I give you a big hug. How extraordinary life is. How much we need to love and think. Nothing else should concern us. Your B.
I shall try to phone you today (Sunday 22nd) from the post office. I am beginning to feel that quite apart from the novel, the [Nobel] prize, the articles, scares and scandals, I am also to blame in some other way for our life having recently turned into a bad dream, and that it needn’t have been like this. I suppose as D. A. [Polikarpov] said to you, I really should draw in my horns, calm down and write for the future. Yesterday – when I was reproached for it – I clearly understood for the first time that by involving you in all these terrible affairs, I am casting a large shadow on you and putting you in awful danger. It’s unmanly and contemptible. I must try to see that it doesn’t happen again and that as time goes on only good, joyful, and easy things come your way. I love you and send you lots of kisses. Forgive me. Your B.
Boris spent his days in Tbilisi reading Proust and walking around the pretty town to ease the pain in his leg. His letters to Olga are full of his remorse at the tangled situation he has created. Her silence and her stay in Leningrad rankled with him. It unsettled him that he did not know her movements. Worried that she might not return to him, the sense of his hollowed-out missing, his vaulting fear of losing her, escalates:
[28 February] Oliusha my precious girl, I give you a big kiss. I am bound to you by life, by the sun shining through my window, by a feeling of remorse and sadness, by a feeling of guilt (oh, not towards you of course, but towards everyone), by the knowledge of my weakness and the inadequacy of everything I have done so far, by my certainty of the need to bend every effort and move mountains if I am not to let down my friends and prove an imposter. And the better all those around me are than we two, and the nicer I am to them and the dearer they are to me, the greater and deeper my love for you, the most guilty and sorrowful I feel. I hold you to me terribly, terribly tight, and almost faint from tenderness, and almost cry.
In his letter of 2 March, Boris draws on his deeply held conviction that what he and Olga share is some mythical love that transcends ‘all obstacles and adversities’. He refers to their row as having ‘a bad effect on’ him and challenging her view that if they were married, she would be protected. He will turn out to be completely wrong when he writes:
Even if your fears for yourself were well-founded – well, that would of course be terrible, but no danger hanging over you arises from the circumstances of my private life, any more than my being permanently together with you could ward it off. We are joined together by subtler ties, by higher and more powerful bonds than those of the intimate existence we lead in full view of the world – and everybody is well aware of this.
It is almost unfathomable that someone who could be as astute, strategic and knowingly defiant as Pasternak could equally be this unrealistic and idealistically romantic.

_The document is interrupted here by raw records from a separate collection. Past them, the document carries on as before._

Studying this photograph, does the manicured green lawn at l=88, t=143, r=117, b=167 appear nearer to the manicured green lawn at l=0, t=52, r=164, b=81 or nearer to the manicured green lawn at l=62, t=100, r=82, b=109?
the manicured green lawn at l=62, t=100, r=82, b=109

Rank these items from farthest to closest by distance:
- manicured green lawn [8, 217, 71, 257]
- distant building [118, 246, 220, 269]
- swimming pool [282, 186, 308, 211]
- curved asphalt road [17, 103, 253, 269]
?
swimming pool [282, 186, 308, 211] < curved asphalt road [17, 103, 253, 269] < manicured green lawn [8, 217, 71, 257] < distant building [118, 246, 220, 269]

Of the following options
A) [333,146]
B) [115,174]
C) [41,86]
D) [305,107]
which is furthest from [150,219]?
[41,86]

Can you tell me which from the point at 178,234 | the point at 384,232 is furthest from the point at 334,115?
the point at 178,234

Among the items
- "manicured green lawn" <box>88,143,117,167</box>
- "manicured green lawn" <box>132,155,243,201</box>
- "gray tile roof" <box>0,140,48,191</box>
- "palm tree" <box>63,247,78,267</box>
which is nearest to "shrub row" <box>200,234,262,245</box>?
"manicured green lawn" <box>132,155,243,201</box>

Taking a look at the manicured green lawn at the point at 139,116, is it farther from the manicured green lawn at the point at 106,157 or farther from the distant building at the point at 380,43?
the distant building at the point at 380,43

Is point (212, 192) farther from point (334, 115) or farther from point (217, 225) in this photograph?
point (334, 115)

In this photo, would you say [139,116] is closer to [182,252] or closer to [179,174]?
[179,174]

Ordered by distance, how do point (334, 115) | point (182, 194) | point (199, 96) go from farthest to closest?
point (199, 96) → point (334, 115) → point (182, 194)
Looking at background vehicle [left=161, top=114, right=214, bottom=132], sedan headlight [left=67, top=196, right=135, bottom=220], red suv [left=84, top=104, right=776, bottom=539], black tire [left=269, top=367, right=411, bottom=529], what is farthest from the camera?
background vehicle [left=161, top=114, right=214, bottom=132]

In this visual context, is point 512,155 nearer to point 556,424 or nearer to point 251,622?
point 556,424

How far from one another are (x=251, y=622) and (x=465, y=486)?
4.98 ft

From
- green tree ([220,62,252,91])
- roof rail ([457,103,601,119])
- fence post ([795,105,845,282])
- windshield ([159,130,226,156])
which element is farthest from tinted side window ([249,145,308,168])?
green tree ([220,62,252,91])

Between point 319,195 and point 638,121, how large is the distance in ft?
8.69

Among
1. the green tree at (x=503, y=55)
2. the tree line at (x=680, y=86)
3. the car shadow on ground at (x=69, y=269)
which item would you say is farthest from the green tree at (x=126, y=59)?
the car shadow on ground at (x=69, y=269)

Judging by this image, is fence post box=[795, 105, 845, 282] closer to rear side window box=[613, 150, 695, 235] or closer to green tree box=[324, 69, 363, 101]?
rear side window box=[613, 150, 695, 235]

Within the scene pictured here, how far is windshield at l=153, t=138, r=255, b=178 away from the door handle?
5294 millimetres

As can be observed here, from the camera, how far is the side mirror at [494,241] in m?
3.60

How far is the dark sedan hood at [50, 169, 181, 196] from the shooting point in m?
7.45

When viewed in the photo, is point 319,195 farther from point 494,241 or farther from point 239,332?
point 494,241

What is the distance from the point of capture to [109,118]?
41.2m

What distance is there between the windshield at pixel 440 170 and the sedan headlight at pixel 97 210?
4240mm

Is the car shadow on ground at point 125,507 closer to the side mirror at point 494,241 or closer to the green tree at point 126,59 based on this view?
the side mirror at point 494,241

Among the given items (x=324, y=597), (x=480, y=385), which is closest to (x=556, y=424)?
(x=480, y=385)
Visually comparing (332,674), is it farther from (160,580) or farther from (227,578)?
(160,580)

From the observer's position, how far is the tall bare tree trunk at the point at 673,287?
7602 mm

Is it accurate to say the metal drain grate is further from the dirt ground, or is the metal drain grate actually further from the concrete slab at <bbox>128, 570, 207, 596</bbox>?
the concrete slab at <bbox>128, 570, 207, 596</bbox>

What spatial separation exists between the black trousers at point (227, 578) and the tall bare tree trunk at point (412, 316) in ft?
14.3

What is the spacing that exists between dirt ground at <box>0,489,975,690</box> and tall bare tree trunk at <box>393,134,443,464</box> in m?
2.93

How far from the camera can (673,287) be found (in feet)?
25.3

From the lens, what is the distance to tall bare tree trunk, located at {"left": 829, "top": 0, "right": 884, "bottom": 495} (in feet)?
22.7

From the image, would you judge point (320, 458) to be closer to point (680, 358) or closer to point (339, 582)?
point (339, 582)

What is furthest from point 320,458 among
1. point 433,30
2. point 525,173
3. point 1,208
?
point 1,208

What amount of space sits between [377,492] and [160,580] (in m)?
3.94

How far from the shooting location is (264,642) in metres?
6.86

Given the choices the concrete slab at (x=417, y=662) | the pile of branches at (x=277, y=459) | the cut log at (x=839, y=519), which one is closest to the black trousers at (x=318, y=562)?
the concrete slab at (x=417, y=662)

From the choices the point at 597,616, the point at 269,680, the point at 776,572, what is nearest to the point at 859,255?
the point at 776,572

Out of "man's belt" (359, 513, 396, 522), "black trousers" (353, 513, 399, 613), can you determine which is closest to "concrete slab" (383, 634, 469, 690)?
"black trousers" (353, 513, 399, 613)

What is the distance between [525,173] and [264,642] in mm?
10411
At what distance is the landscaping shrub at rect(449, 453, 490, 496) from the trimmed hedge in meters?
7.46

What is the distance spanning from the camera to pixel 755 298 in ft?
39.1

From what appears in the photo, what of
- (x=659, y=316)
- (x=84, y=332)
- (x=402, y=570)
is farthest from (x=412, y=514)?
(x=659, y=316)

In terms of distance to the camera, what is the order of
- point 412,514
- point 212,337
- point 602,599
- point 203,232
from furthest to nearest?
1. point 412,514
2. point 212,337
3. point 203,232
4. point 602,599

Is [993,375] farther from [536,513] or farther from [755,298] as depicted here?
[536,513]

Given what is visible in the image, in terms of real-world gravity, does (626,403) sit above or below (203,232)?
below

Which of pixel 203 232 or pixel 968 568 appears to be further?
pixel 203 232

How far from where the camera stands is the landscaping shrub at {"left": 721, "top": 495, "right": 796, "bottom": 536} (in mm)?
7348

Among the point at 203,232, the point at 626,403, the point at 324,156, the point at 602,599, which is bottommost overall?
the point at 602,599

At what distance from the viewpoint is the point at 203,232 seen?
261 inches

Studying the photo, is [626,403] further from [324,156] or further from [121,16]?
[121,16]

It may sound noble to make ardent proclamations of a higher love, but outside the pages of a romantic novel, true love requires everyday acts of mundane sacrifice. No one knew this more than Olga, and while she unfailingly acted on this time and again, her frustrations were understandable that Boris refused to match her. While she always watched his back, it cannot be said that he reciprocated.
On 4 March, home again at Peredelkino, Boris wrote to her:
One day things may be as you (perhaps mistakenly and wrongly) want them to be. But meanwhile, my beloved and adored one, for the very reason that I am pampered by the happiness you give me and lit by the light of your angelic sweetness, for the sake of the charity in which you yourself are always unwittingly instructing me, let us be generous to others – and if needs be, let us be even more generous and forbearing than before – in the name of everything warm and bright that so inseparably and permanently joins us together.
I kiss you, my white marvel, my fond love, you drive me to distraction by making me so grateful to you.
He had every reason to be grateful. On his return from Tbilisi, Olga once again took him straight back into her open, loving arms.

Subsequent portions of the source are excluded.